Aim of the task: State how many lines in the entries below hold the string "United", and give nothing besides that number.

Working data:

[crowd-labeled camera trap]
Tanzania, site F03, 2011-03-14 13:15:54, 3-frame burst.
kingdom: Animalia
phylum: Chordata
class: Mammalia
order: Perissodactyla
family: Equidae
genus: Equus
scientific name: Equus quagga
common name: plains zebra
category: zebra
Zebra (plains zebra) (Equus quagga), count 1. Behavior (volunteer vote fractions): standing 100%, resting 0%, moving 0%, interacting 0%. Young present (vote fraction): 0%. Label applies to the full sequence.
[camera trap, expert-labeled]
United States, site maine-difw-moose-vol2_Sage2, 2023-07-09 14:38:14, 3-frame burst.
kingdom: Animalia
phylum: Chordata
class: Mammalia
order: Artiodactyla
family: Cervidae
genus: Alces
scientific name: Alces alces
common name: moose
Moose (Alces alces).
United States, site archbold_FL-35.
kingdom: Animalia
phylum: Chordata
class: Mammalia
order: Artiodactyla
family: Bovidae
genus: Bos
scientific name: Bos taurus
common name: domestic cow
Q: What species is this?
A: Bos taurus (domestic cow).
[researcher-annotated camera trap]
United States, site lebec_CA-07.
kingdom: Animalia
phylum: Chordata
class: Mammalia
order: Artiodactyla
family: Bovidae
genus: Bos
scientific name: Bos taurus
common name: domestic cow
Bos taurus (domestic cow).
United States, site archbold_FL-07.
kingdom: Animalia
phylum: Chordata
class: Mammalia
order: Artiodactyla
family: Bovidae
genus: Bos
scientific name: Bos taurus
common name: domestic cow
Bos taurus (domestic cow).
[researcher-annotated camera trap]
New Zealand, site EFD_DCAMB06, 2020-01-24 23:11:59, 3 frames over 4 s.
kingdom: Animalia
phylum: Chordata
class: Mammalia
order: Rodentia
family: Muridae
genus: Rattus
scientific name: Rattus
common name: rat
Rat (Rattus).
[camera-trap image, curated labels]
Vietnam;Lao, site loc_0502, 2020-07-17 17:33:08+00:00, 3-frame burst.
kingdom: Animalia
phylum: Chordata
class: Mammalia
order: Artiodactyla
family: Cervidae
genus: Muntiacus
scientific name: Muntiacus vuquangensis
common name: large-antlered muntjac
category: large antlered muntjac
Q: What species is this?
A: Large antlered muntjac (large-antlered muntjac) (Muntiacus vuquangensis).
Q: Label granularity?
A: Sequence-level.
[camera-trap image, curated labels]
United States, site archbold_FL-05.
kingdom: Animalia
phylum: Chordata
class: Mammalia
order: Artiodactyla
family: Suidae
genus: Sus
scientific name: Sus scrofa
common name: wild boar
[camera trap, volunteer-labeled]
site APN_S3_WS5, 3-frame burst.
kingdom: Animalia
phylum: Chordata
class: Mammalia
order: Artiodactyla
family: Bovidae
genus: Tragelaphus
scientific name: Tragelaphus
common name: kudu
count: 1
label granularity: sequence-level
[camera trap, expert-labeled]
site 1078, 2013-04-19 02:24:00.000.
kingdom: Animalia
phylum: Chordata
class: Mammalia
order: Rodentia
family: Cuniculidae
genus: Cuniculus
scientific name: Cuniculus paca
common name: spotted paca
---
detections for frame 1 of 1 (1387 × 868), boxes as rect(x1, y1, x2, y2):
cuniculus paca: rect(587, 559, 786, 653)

Response to this task: 5